Each project invites visitors to explore important topics such as the food industry and rethinking our eating habits, reconsidering material production, and a poetic and scientific investigation of the dialogue between humans and the natural world. Focusing on the values in society today and acknowledging the need for change, these exhibits are inspirational starting points that pave the way towards a sustainable revolution:
- DNA of Things (Marcin Rusak)
- The Ideal Eating Experience (Kathrina Dankl in collaboration with Vienna Design Week, Vienna Business Agency and Austrian Culture Forum)
- The School of the Untold (Design Campus in collaborations with German Design Graduates and Goethe Institut)
DNA of Things
DNA of Things marks a decisive step forward in the field of scientific research applied to Marcin Rusak’s creative method, linking it back to one of Rusak’s very first investigations. In the Flower Monster project (2013–2014), the possible implications of genetic mutation applied to natural evolution were studied. Such a contrast marks a new dialogue between man and the natural world – one that can annul the limits imposed on our materiality by the factor of time. In this exhibition, the stages of Rusak’s ongoing research are presented as a Living Archive, a review of techniques and experiments crystallising deterioration, celebrating transformation, and reducing entire processes down to a smell or a material.

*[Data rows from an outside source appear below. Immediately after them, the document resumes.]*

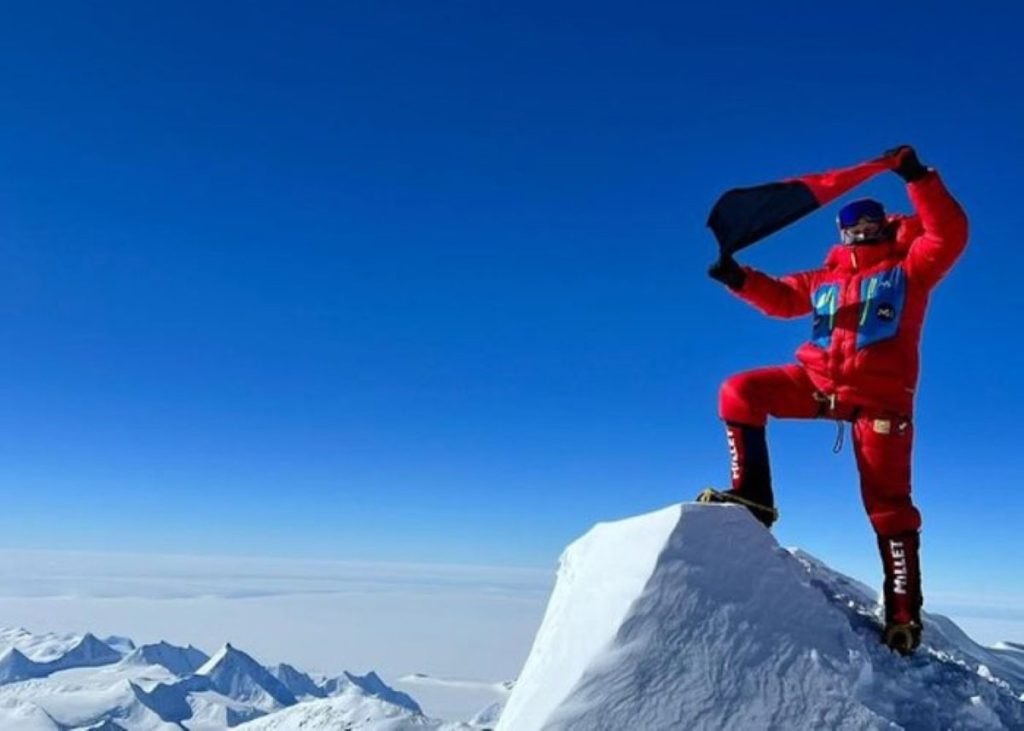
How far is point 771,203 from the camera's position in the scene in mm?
7883

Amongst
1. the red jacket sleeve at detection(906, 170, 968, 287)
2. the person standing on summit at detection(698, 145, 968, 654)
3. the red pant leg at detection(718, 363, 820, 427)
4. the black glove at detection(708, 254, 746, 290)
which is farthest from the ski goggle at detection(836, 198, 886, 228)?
the red pant leg at detection(718, 363, 820, 427)

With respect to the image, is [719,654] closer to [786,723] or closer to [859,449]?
[786,723]

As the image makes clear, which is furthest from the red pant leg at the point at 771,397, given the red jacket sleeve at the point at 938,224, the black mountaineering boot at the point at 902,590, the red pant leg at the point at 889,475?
the red jacket sleeve at the point at 938,224

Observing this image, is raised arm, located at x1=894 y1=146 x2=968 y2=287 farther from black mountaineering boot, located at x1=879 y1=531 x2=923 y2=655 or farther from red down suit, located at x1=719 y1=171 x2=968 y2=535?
black mountaineering boot, located at x1=879 y1=531 x2=923 y2=655

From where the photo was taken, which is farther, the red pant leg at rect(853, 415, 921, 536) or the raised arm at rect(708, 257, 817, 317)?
the raised arm at rect(708, 257, 817, 317)

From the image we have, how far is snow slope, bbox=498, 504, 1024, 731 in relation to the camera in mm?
5500

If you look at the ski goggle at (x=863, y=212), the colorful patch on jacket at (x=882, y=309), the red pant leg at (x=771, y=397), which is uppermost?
the ski goggle at (x=863, y=212)

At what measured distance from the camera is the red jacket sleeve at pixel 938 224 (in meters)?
6.98

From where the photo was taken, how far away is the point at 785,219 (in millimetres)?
7887

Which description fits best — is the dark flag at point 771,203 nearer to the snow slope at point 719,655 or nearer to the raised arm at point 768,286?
the raised arm at point 768,286

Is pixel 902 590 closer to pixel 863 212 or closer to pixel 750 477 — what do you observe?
pixel 750 477

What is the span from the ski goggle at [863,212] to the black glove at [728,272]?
3.65ft

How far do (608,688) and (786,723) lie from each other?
1183 mm

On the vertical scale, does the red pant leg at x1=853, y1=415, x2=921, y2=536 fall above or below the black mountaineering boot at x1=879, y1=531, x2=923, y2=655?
above
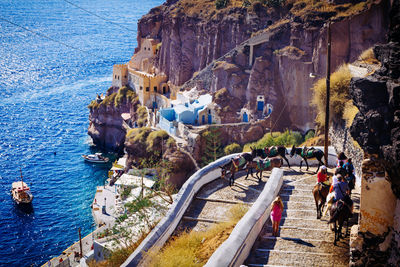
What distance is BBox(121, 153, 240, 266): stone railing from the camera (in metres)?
13.3

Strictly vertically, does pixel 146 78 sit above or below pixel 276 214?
above

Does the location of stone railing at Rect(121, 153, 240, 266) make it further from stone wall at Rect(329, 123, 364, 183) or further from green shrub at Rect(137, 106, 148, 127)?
green shrub at Rect(137, 106, 148, 127)

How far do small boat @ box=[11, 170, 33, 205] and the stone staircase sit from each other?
45855 mm

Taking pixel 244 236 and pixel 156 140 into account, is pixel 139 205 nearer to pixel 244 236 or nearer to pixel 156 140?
pixel 244 236

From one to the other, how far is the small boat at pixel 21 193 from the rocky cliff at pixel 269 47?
2452 centimetres

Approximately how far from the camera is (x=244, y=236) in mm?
12406

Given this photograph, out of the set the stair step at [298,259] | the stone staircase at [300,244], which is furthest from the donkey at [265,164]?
the stair step at [298,259]

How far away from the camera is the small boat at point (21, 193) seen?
5575 cm

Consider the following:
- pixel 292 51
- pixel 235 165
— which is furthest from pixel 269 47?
pixel 235 165

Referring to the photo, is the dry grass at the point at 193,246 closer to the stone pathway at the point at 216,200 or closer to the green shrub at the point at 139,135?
the stone pathway at the point at 216,200

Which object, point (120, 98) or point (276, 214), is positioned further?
point (120, 98)

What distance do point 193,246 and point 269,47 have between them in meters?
48.9

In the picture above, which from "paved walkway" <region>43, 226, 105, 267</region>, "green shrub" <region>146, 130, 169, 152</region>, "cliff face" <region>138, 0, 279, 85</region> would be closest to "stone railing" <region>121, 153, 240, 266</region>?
"paved walkway" <region>43, 226, 105, 267</region>

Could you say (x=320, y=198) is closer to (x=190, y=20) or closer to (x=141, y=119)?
(x=141, y=119)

The Unnatural Practice manifesto has ignited the studio’s collective conscience, leading to a more pronounced dialogue between science and technology, human and non-human.
The Ideal Eating Experience
Everyone needs to eat. But how? In the Urban Food & Design project, Vienna Design Week, together with the Vienna Business Agency, demonstrates which roles design can play in the production, distribution, and consumption of food. The project curated by design researcher Kathrina Dankl invites us to playfully explore local and international positions on the subject in the familiar setting of a shopping situation, to try something new – and to possibly even alter a few of our habits. This “supermarket of ideas” has now travelled from Vienna to Ljubljana in collaboration with Austrian Culture Forum and, in keeping with the theme of Super Vernaculars, employs a scoring system that offers information on the ecological impact of our eating habits and the food industry. Appropriate solutions are served up on the side!
THE SCHOOL OF THE UNTOLD
Today, designers, architects and artists can be critical agents in the transformation of global systems. As the earth's resources are being depleted, we are facing an urgent need to revisit our knowledge and education of material production. This year the Design Campus Summer School in Dresden, Germany (18 July – 26 August 2022), will be radically rooted in an expansive understanding of the realities that shape today’s world. The three projects on display are awardees at The School of the Untold, coproduced by the Goethe Institute Ljubljana in collaboration with German Design Graduates, a network of design schools and alumni hosted by the German Design Council. The graduates were selected because of their affinity for materials and the utopic potential of their final projects and will also receive scholarship for the Design Campus in Dresden.